## Brief
Quote the lines below exactly, from the one that holds "Among the large" through the final line of the records, and only those.

* start *

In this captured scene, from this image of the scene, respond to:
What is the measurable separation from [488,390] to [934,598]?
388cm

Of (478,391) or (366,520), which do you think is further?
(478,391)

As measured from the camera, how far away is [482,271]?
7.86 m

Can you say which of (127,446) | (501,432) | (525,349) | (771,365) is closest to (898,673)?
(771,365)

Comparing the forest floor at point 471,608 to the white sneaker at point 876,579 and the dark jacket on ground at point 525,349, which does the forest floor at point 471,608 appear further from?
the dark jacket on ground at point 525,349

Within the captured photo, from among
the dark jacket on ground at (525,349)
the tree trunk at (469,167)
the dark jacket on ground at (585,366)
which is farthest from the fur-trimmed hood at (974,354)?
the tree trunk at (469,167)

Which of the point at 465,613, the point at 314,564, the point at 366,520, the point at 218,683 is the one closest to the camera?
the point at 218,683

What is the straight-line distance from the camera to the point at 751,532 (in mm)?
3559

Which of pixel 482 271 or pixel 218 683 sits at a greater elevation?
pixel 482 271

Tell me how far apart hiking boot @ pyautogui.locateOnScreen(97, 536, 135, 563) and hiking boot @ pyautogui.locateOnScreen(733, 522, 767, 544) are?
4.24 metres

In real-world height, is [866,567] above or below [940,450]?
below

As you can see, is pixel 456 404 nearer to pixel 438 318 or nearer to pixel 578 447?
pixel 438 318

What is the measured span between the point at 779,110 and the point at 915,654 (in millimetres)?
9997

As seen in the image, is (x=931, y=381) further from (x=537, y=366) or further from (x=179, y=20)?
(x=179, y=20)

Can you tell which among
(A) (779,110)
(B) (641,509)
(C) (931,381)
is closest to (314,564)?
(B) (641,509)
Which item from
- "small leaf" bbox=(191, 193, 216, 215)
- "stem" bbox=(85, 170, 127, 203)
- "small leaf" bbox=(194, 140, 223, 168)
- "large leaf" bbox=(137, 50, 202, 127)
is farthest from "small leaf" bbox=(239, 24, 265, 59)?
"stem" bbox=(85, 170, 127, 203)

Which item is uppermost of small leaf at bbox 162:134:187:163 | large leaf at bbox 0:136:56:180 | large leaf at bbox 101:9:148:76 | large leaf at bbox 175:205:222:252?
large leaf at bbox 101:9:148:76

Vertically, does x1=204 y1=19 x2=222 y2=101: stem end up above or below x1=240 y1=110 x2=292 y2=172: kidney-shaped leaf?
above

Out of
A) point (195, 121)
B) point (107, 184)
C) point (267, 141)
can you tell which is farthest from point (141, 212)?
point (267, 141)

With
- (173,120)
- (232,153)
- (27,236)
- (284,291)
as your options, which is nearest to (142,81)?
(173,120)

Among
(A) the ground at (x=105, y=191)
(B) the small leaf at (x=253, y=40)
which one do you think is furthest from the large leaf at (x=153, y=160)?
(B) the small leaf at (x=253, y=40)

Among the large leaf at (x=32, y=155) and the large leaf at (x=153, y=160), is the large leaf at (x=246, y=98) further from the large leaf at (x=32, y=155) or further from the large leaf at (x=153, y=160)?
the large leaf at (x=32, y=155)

* end *

## Task response
Among the large leaf at (x=32, y=155) and the large leaf at (x=153, y=160), is the large leaf at (x=246, y=98) further from the large leaf at (x=32, y=155) or further from the large leaf at (x=153, y=160)?
the large leaf at (x=32, y=155)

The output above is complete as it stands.